According to a report in AlterNet News by Wayne Pacelle, "The number of elephants in the African savanna is in drastic decline, their population having dwindled by 30 percent between 2007 and 2014, according to the Great Elephant Census, the first-ever pan-African survey of savanna elephants."

This extraordinarily detailed and comprehensive effort, which required the participation of 90 scientists doing on-the-ground work in 18 countries, paints a deeply disturbing picture for the future of this iconic species. Between 2007 and 2014, the number of elephants dropped by a startling 144,000. Continent-wide elephant populations are shrinking by eight percent each year.

Some of the worst declines are in Angola, Mozambique and Tanzania. In certain parts of Cameroon and Zambia, elephant populations could be facing local extirpation. In Zimbabwe’s Sebungwe region—on the Zambezi River and Lake Kariba north of Hwange National Park—populations are down by a sickening 74 percent.

A report published in the National Geographic said, “The findings of the Great Elephant Census show clearly that poaching is still decimating elephant herds across Africa.
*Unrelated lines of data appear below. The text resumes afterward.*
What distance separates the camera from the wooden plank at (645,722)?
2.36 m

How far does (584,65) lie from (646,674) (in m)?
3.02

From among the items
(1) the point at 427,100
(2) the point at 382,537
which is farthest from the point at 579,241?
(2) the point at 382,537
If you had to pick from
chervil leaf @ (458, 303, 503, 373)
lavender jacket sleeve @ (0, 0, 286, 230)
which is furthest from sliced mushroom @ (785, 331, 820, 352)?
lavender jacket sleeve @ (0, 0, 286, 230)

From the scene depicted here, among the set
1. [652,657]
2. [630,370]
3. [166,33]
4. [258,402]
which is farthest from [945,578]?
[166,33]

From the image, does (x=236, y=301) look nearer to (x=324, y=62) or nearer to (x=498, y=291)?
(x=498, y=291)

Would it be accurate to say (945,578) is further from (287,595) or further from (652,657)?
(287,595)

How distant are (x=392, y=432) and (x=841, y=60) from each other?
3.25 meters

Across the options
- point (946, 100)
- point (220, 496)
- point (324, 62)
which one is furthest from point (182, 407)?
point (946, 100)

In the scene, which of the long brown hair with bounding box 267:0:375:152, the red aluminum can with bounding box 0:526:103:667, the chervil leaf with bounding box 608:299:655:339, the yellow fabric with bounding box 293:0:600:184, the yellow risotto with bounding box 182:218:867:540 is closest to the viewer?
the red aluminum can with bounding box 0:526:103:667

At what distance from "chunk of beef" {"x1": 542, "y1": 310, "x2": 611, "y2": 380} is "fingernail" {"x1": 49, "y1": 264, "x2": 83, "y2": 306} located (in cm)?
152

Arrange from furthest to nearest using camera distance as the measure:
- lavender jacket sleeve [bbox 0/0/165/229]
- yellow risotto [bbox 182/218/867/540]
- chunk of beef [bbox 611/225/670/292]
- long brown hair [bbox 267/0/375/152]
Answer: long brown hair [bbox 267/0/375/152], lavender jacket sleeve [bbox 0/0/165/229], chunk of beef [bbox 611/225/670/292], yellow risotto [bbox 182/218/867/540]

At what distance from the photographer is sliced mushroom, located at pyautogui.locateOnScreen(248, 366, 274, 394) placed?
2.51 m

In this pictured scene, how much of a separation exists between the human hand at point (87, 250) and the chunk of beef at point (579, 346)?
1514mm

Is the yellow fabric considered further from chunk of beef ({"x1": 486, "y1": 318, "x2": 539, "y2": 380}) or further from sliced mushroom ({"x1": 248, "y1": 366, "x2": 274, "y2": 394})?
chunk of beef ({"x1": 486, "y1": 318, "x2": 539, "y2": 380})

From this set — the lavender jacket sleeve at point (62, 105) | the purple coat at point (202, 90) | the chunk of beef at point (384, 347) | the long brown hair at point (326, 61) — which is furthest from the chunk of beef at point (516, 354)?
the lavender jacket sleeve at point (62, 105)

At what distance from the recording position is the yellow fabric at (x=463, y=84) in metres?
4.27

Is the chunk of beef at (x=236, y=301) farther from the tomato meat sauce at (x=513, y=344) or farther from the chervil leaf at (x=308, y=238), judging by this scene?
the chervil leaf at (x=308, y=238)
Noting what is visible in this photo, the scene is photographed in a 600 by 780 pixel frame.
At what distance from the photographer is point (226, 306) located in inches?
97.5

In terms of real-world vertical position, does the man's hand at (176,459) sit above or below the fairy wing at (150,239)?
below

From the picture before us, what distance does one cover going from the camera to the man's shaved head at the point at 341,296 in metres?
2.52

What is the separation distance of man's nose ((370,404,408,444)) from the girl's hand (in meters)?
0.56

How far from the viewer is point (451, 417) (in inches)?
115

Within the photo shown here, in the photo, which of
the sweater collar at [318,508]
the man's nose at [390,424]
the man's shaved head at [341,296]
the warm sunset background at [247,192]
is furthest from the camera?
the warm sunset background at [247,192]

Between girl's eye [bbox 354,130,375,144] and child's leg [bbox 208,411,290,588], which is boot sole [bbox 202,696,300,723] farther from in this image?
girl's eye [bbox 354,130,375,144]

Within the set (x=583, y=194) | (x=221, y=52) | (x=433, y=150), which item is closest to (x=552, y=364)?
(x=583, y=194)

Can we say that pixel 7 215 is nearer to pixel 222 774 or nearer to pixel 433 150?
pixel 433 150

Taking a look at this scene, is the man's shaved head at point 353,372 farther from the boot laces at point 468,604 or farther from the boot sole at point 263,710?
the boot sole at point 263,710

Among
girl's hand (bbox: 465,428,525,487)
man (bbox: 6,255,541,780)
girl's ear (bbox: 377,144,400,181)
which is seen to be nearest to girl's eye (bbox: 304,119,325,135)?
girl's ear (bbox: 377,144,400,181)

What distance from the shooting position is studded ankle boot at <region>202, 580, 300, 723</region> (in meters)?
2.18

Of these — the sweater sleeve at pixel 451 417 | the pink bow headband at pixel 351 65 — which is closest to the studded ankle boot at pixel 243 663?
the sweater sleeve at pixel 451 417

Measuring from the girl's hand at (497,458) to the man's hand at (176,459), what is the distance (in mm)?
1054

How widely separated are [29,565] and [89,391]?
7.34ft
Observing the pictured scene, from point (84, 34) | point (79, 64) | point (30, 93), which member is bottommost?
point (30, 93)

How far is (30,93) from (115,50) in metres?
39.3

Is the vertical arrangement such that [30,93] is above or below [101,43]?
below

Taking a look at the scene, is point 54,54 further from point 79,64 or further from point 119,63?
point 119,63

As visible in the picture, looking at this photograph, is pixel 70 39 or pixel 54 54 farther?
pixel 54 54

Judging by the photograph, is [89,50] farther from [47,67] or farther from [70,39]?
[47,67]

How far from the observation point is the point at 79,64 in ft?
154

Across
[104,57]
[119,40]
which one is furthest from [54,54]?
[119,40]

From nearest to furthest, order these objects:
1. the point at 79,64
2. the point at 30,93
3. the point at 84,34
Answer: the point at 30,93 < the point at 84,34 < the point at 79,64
This practice makes no sense on any level – moral, economic or political."

“Elephants are already locally extinct in my own country, Mauritania, and I do not want to see this happen anywhere else – an imminent possibility in Cameroon and Mali, and further down the line in other countries, unless we accelerate action."

“There is reason for hope. Populations in some African nations are declining only slightly or even increasing. And support for tackling the crisis is increasingly backed by a growing public, political and private sector force for change – such as the Wild For Life campaign.

“Across Africa, nations are starting to see that wildlife is worth more alive than dead, and that it can generate revenue, through tourism for example, to fund the education, healthcare and infrastructure that will improve human well-being and drive economic growth." “As depressing as these numbers are, I hope they act as a further spark for action and change. We know how to solve the crisis. The Great Elephant Census tells us we must act, and now.”